◆ What the task requires ◆
Lift every line from the entries that includes the word "United".

-- Dataset records follows --

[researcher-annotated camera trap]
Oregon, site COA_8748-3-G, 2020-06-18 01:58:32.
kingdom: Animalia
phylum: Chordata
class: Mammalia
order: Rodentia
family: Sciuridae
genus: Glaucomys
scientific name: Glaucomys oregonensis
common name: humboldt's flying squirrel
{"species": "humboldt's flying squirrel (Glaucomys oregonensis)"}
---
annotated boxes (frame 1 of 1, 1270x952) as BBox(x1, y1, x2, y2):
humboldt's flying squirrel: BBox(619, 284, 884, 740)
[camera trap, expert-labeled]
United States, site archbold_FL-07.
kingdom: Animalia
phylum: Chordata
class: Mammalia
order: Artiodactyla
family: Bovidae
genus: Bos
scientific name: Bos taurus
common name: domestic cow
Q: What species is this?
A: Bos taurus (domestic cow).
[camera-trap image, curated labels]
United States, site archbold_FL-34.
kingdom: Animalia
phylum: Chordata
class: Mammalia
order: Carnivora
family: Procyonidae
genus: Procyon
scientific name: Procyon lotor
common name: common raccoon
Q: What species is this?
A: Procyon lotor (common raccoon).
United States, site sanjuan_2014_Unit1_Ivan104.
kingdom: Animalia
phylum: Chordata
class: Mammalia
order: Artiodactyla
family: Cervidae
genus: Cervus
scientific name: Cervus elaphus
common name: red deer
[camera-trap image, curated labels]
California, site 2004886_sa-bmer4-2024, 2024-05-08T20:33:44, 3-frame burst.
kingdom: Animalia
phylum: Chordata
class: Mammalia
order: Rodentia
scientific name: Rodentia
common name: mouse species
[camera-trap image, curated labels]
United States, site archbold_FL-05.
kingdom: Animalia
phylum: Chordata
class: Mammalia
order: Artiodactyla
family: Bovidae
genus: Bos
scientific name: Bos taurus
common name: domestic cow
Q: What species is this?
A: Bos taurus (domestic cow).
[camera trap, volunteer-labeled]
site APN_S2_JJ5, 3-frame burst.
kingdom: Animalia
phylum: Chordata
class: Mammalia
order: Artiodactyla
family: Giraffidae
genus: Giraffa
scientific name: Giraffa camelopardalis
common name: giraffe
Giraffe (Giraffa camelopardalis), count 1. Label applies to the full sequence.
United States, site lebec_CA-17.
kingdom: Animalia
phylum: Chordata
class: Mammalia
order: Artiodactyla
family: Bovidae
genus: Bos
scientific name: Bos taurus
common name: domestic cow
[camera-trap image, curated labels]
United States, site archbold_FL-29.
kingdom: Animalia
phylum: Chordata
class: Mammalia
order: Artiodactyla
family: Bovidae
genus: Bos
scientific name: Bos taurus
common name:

-- Dataset records concluded --

◆ Completed exercise ◆
United States, site archbold_FL-07.
United States, site archbold_FL-34.
United States, site sanjuan_2014_Unit1_Ivan104.
United States, site archbold_FL-05.
United States, site lebec_CA-17.
United States, site archbold_FL-29.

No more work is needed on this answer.